To provide a comprehensive review of the current evidence on the role of diet, nutrition, microbial metabolism, and chronic inflammation in colorectal cancer (CRC), with emphasis on emerging translational applications including microbiome-based biomarkers and microbiota-targeted therapeutic strategies.
Approach:
Literature Search: A literature search was performed using PubMed, Scopus, and the Cochrane Library to identify relevant studies on diet-microbiota interactions, microbial metabolites, inflammatory mechanisms, and microbiota-targeted interventions.
Key Findings:
Dietary patterns significantly impact gut microbiota composition and function.
Rich-fiber diets and short-chain fatty acids (SCFAs) are protective against CRC.
Western dietary patterns and ultra-processed foods promote a pro-inflammatory environment linked to carcinogenesis.
Specific microorganisms like Fusobacterium nucleatum, enterotoxigenic Bacteroides fragilis, and pks-positive Escherichia coli are associated with CRC through inflammatory, genotoxic, and immune-modulatory mechanisms.

○ ○ ○ ○ ○ ○ ○

WHAT THIS TASK INVOLVES —
Answer these questions about the colorectal cancer review summary:
(a) Which three databases were used for the literature search?
(b) What two things does the summary say are protective against CRC?
(c) Which specific microorganisms are named as associated with CRC?
The items come from a separate source.

Excerpts from a dataset
○ ○ ○ ○ ○ ○ ○

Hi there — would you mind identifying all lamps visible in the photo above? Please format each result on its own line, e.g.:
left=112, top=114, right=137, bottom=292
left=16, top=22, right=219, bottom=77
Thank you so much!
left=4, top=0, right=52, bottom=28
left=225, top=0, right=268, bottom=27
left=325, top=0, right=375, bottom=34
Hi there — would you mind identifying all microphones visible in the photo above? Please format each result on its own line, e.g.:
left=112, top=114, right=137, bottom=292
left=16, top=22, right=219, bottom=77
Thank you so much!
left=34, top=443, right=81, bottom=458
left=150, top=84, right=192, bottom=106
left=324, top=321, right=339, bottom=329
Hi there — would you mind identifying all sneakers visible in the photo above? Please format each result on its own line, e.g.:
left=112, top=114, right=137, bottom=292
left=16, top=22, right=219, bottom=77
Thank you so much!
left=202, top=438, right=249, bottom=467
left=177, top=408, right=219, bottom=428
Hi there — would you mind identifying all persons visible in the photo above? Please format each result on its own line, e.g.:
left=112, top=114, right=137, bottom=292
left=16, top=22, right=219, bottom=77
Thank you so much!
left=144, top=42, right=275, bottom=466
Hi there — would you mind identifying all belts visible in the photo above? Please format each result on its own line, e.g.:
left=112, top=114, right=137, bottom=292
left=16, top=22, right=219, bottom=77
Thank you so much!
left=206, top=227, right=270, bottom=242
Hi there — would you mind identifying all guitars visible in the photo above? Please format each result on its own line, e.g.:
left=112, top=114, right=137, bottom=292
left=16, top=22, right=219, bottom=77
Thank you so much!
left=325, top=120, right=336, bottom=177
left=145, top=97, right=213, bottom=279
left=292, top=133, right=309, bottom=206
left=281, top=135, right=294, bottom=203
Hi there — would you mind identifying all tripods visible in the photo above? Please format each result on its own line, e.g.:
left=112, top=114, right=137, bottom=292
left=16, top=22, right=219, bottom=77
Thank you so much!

○ ○ ○ ○ ○ ○ ○

OUTPUT —
(a) PubMed, Scopus, and the Cochrane Library.
(b) Rich-fiber diets and short-chain fatty acids (SCFAs).
(c) Fusobacterium nucleatum, enterotoxigenic Bacteroides fragilis, and pks-positive Escherichia coli.